Try outs came and tbh I thought I did well, there were so many new girls trying out and I was slightly worried, especially as this year there were 2 teams. Results came and I was placed on the second team - also my second choice. I was still so happy to be able to cheer and compete for another year, until I found out I was the only 3rd year returning cheerleader to be put on that team. All my friends were still together on the first team. I was gutted, I couldn't even explain how upset I was. Not due to the fact I was on the second team because the girls were still amazing and I cant tumble which was fair - just that I'd been separated from everyone I'd won all the titles with the last 2 years. I had honestly never been so disheartened and hurt.

I know this sounds stupid to people as 'it's only cheer'. But to me it's not just a uni hobby, it's something I've always had. When things were shit in my life or I felt like giving up I had my team there to help me and make me feel so much better, and knowing I wouldn't have that with the team of my best friends literally broke my heart. I'd failed at uni and now I'd failed at cheer. I felt like I had nothing left for me in Leeds. I decided to use my spare time this year to work my absolute butt off and get my back handspring so I had the chance of moving teams, I really motivated myself to improve - which lastly brings me to my final bit of bad luck.

3. Injury
It was the day after our first training session, I'd been really ill the weekend before and wasn't planning on going out. It was the night of Varsity, which if you don't know - is one of the biggest events and nights out in the whole year.
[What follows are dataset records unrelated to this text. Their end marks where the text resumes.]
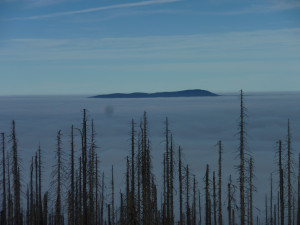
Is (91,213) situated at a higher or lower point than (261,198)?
higher

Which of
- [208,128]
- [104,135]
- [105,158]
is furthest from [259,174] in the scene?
[208,128]

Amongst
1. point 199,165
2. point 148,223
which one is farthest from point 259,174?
point 148,223

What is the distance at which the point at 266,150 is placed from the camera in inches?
4870

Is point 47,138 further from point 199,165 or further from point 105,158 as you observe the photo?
point 199,165

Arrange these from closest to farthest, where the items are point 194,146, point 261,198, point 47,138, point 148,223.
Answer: point 148,223 → point 261,198 → point 194,146 → point 47,138

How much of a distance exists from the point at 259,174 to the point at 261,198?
16.4 meters

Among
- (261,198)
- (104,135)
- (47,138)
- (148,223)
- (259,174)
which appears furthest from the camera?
(104,135)

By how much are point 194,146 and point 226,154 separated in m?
15.1

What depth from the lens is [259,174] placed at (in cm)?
9444

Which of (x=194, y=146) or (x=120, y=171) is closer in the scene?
(x=120, y=171)

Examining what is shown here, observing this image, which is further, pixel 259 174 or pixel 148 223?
pixel 259 174

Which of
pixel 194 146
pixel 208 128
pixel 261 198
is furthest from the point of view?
pixel 208 128

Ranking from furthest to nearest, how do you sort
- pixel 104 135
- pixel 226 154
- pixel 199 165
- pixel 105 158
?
pixel 104 135
pixel 226 154
pixel 105 158
pixel 199 165

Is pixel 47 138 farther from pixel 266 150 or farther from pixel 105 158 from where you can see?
pixel 266 150
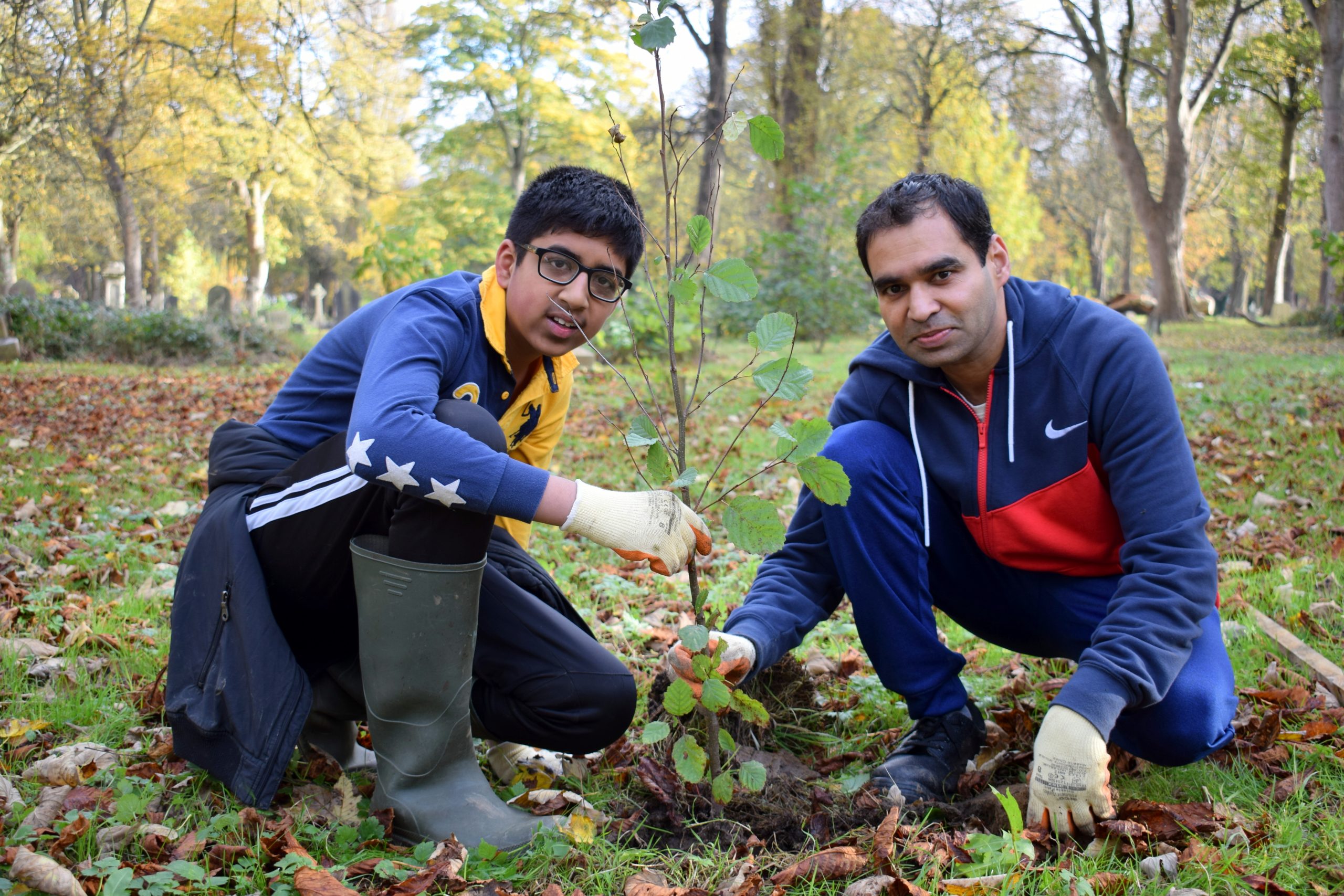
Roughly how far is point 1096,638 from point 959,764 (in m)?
0.51

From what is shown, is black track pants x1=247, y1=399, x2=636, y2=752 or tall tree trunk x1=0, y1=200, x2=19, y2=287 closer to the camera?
black track pants x1=247, y1=399, x2=636, y2=752

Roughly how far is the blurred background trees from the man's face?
780 mm

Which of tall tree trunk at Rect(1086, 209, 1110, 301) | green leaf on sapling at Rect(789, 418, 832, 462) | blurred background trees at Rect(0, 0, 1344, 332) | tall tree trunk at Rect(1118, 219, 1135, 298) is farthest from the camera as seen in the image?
tall tree trunk at Rect(1118, 219, 1135, 298)

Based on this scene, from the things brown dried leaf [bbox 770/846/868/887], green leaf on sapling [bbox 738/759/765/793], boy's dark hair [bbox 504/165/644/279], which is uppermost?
boy's dark hair [bbox 504/165/644/279]

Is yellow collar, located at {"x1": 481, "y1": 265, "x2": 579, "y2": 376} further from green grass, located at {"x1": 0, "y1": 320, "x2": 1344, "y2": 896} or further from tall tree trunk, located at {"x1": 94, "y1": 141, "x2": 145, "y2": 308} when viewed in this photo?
tall tree trunk, located at {"x1": 94, "y1": 141, "x2": 145, "y2": 308}

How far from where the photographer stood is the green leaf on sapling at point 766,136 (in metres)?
1.77

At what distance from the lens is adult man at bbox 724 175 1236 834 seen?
1.88 m

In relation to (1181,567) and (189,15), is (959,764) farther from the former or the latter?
(189,15)

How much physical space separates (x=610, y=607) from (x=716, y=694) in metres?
1.70

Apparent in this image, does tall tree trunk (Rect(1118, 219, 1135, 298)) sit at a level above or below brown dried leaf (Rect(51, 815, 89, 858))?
above

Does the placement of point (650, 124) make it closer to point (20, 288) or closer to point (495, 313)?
point (20, 288)

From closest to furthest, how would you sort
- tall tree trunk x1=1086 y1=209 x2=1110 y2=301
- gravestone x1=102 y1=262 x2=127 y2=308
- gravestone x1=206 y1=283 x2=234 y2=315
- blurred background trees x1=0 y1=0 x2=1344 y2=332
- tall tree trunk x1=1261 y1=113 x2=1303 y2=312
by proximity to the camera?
1. blurred background trees x1=0 y1=0 x2=1344 y2=332
2. tall tree trunk x1=1261 y1=113 x2=1303 y2=312
3. gravestone x1=206 y1=283 x2=234 y2=315
4. gravestone x1=102 y1=262 x2=127 y2=308
5. tall tree trunk x1=1086 y1=209 x2=1110 y2=301

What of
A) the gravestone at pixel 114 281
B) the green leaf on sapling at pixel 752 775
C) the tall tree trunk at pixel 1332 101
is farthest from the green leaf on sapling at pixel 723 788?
the gravestone at pixel 114 281

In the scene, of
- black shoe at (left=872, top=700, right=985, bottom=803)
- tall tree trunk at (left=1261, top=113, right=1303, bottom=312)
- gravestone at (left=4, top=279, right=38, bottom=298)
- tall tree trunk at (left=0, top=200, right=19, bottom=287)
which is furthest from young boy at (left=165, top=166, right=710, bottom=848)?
tall tree trunk at (left=0, top=200, right=19, bottom=287)
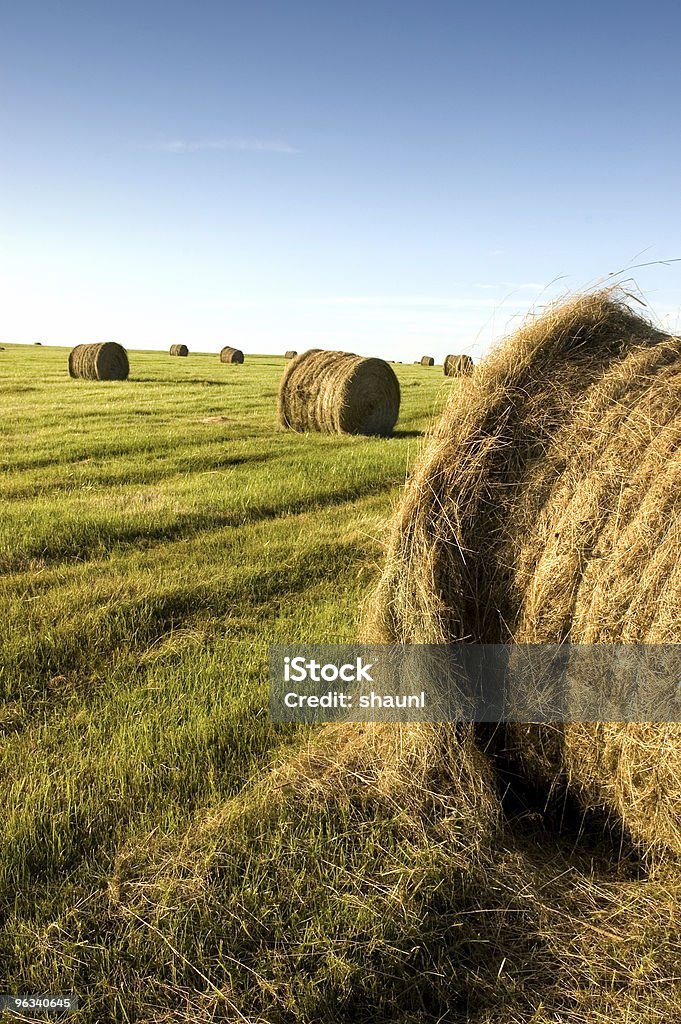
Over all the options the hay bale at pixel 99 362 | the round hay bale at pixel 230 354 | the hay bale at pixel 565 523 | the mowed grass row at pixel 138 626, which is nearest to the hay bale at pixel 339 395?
the mowed grass row at pixel 138 626

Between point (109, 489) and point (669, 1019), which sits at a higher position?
point (109, 489)

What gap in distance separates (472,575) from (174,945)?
6.74 feet

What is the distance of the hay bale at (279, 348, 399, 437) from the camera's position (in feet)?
49.5

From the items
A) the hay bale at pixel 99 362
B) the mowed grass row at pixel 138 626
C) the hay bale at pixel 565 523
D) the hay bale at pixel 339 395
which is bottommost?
the mowed grass row at pixel 138 626

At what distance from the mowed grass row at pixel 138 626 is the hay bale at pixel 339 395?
2.11m

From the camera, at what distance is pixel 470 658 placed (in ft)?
12.7

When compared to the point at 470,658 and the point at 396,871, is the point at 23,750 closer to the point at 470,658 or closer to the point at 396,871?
the point at 396,871

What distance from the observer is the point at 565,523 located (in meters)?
3.57

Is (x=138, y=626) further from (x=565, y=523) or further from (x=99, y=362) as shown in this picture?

The girls convinced me to go out, it would make me feel so much better - which it did! We were laughing and dancing to the cheesiest music when some drunk idiot fell into the back of me. I don't know how or where they hit my leg but next thing I knew my knee had dislocated again.

Sat in the first aid room of the club, crying (obviously in pain) but also knowing of what was coming. This is the 3rd time my knee has dislocated and I was well aware of the fact I wouldn't be able to cheer for at least 3 months. I was gutted. The last time I saw the surgeon and we discussed my MRI he told me if I was happy it was stable they wouldn't operate, but he warned me - a 3rd time and surgery is a must. I knew there and then there was no cheerleading at all for the whole year, leaving me still hating my course and unable to get a job as I would be on crutches for a while. Superstitious or just plain stupid, but I feel like all these things are a sign not to be in Leeds this year.

So now what?
I've decided to come home for a while, which is where I am now. I live with some of the best girls and some of my other best friends are cheerleaders. I understand leaving Leeds will take me away from all that. But honestly, I don't want to waste 2 more years being completely miserable and feeling down all the time. Which is what has bought me to this stage.

I need to think about myself and what's best for me. Don't get me wrong uni has been the best 2 years of my life, it's how I met Chris and I've made so many memories there - but for now at least, it's not for me. The last thing I want to do is let down the people I love and 'give up' so to say. But walking away is a lot harder than sticking at it. I want to know what's really best for me, I want to have a career I love. And if that means going back to uni in a few years time then so be it. But for now, this is MY choice and I only hope everyone can understand why I'm doing this.